[Data records]
┌────────

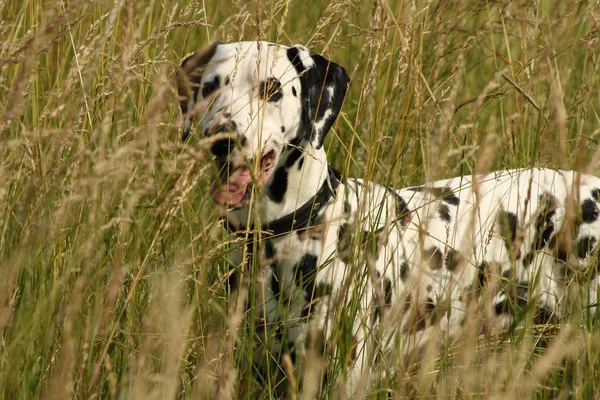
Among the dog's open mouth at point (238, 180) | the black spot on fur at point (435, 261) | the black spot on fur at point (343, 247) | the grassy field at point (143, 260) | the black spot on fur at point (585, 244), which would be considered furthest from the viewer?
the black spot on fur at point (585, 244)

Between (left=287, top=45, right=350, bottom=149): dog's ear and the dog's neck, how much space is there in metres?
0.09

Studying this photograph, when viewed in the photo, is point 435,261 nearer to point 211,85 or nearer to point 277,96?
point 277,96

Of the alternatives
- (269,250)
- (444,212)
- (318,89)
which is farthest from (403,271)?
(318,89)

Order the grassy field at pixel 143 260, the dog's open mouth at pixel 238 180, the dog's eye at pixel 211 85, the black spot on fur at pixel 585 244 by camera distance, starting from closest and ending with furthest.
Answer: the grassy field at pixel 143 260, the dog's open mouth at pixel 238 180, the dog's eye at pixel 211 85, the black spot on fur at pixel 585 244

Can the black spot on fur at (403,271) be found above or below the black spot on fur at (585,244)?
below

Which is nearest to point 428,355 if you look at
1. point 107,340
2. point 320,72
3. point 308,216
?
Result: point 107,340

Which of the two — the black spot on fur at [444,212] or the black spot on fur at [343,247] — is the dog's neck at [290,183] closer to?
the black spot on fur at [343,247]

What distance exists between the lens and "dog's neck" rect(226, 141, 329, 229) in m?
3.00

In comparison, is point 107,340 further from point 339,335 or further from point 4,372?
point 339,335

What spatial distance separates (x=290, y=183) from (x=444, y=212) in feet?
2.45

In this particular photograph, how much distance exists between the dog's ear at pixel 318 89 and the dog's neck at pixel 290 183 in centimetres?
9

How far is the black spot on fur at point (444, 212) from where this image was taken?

└────────
┌────────

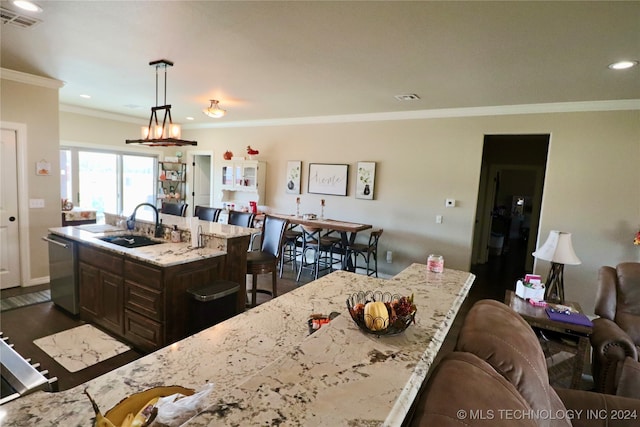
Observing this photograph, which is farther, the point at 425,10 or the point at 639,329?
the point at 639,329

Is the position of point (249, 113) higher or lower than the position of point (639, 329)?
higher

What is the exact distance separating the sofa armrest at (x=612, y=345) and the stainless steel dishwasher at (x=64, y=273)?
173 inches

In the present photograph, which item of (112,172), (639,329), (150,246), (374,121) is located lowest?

└────────

:: Description of the task ::
Pick out each line in the material that contains the word "What" and copy those lines in full.

:: Answer to the problem ::
What distance exists between the lens and "dog's neck" rect(226, 141, 329, 229) in m?
What spatial distance separates (x=290, y=183) from (x=444, y=212) in feet?
What is the exact distance separating the sofa armrest at (x=612, y=345) and the stainless steel dishwasher at (x=64, y=273)?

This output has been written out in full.